Au moment où j’écris ces lignes, la carrière de Jacques Chaban-Delmas est probablement loin d’être terminée. Vingt-six ou vingt-sept ans de vie parlementaire n’empêchent pas qu’il soit plus jeune que moi et, peut-être, mon successeur à l’Elysée. C’est, d’autre part, quelqu’un que je connais peu. Si nous nous sommes vus bien souvent, au fil des années, ce fut toujours dans le cadre de l’action politique et aucune intimité ne s’est créée entre nous. Mais cela même a une signification, qui traduit la différence, pour ne pas dire l’opposition de nos tempéraments.

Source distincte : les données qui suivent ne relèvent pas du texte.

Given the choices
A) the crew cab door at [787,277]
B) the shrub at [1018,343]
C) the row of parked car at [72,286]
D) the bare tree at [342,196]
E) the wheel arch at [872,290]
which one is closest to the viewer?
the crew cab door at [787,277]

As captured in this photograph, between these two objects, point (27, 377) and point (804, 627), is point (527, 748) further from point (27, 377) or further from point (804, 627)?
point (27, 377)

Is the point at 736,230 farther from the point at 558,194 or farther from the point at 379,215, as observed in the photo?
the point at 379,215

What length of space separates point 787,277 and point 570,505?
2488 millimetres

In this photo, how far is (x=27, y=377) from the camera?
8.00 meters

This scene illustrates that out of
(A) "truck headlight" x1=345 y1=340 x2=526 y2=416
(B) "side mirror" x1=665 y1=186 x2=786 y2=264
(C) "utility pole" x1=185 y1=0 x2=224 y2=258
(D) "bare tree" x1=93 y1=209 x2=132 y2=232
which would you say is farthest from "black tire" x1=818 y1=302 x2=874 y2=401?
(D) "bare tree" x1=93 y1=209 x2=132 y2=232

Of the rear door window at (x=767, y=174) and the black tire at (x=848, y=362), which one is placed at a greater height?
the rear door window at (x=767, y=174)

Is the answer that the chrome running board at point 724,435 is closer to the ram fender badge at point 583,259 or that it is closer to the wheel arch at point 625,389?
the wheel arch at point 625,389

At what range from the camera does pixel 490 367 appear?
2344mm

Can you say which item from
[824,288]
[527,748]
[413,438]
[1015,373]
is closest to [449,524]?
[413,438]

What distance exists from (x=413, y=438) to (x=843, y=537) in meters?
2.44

Jacques Chaban-Delmas se veut jeune, beau, séduisant et sportif. […] Il est malheureusement de ces hommes politiques (j’en connais peu d’autres) qui à longueur de semaines ne se préoccupent que des éditoriaux d’une douzaine de journalistes trop heureux d’être pris au sérieux, ce que je n’ai jamais fait et dont ils m’en ont toujours voulu.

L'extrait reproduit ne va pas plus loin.